Reader: Um, shouldn't these people be waaaaay over this by now?

Reporter: Hey, I just report the stuff. But actually, if you talk to a few Betaphiles, they have a point or two. You almost feel kind of bad for them. You almost start to think that you missed out by NOT having a Betamax player. You almost feel cheated out of a childhood full of higher resolution television, you almost ...

Reader: Yo, get a grip! VHS looks just fine to me.

Reporter: Today, maybe. But back in the mid-'70s when Sony introduced Betamax, followed shortly by JVC's VHS format, it was obvious that the Beta picture was better, Beta fans insist Not only that, but Beta players had functions that VHS players could only dream of, like the ability to bookmark scenes and to respond to commands (stop, pause, play) on a dime, without missing several seconds of tape.

Reader: I don't know. If Beta was so great, then why'd everyone buy VHS?

Reporter: For one thing, VHS tapes were originally two hours long compared to one hour for Beta tapes. Some people complained that Sony wasn't aggressive enough about marketing Betamax, so VHS players got more shelf space in stores. There's lots of theories. In any case, the VHS victory left the Beta fans slightly, well, bitter.

Vance Haemmerle: There's a certain class of people, I guess, who, when they go to a consumer electronic store, they don't just buy what the guy's pushing as a machine of the week ... [Beta fans] were disappointed that the majority of people didn't see which one was better.

Reader: Is this dude dissing us?

Reporter: Um, maybe indirectly. As a graduate student in the late '80s, Haemmerle led a mini-revolt against the VHS blitz. He founded the Betaphile Club, which had nearly 2,000 international members and published a full-color newsletter six times a year. He even got his picture in Entertainment Weekly. Today, Haemmerle works for the Jet Propulsion Lab near Pasadena, so you know he's smart.
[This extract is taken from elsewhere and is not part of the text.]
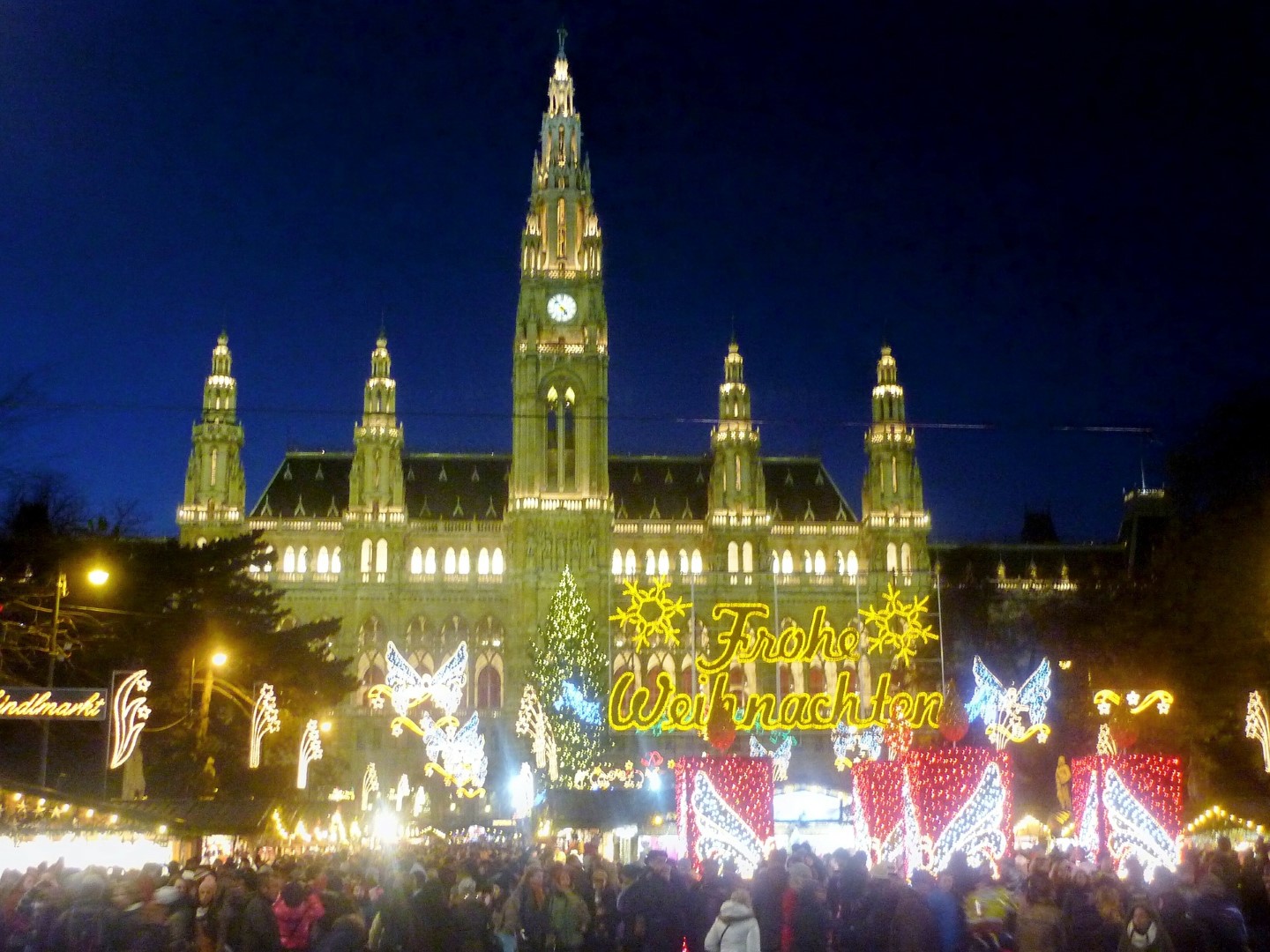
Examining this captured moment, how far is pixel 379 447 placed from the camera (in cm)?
7000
Haemmerle: I was on a radio talk show 10 years ago and one caller [said] VHS was like fast food, and Beta was like a good restaurant. Fast food is cheaper and more convenient and people don't ... I guess quality is just not important to a lot of people.

Reader: Did someone mention food?

Reporter: Anyway, Haemmerle has never owned a VHS VCR, and he has several Betamax players, one of which - a 1987 model - has never had to be repaired. And a decent used Betamax machine can fetch a pretty penny. Audio Video Plus in Houston has a waiting list for them.

Reader: What's the point? You can't get any good movies on Beta anymore.

Reporter: True, DVDs are making even VHS players obsolete, but Beta tapes aren't too hard to find. Check out eBay. For a low bid of $9.95, Want2shar in southern Nevada will deliver Heaven Can Wait, Grease, Purple Rain and Mr. Mom, all on Beta.

Reader: You're kidding, right?

Reporter: Well, there's a place in Houston that stocks 1996's Mission: Impossible, but that's about as recent as Beta movies get. You can still record on Beta, though, which you can't do on a DVD. And Sony's announcement has truly energized the Beta subculture - for the moment, at least.

Evans: The media has all been in contact with us and there have been radio announcements. ... It's almost like a jubilee. It's been very nostalgic.

Reader: Puh-leease! I'm up to my ear lobes in nostalgia these days. No more flashbacks, no more peasant shirts, no more Family Feud reruns!

Reporter: All right, all right. I guess I'll just have to shelve that expose on laser discs. Darn.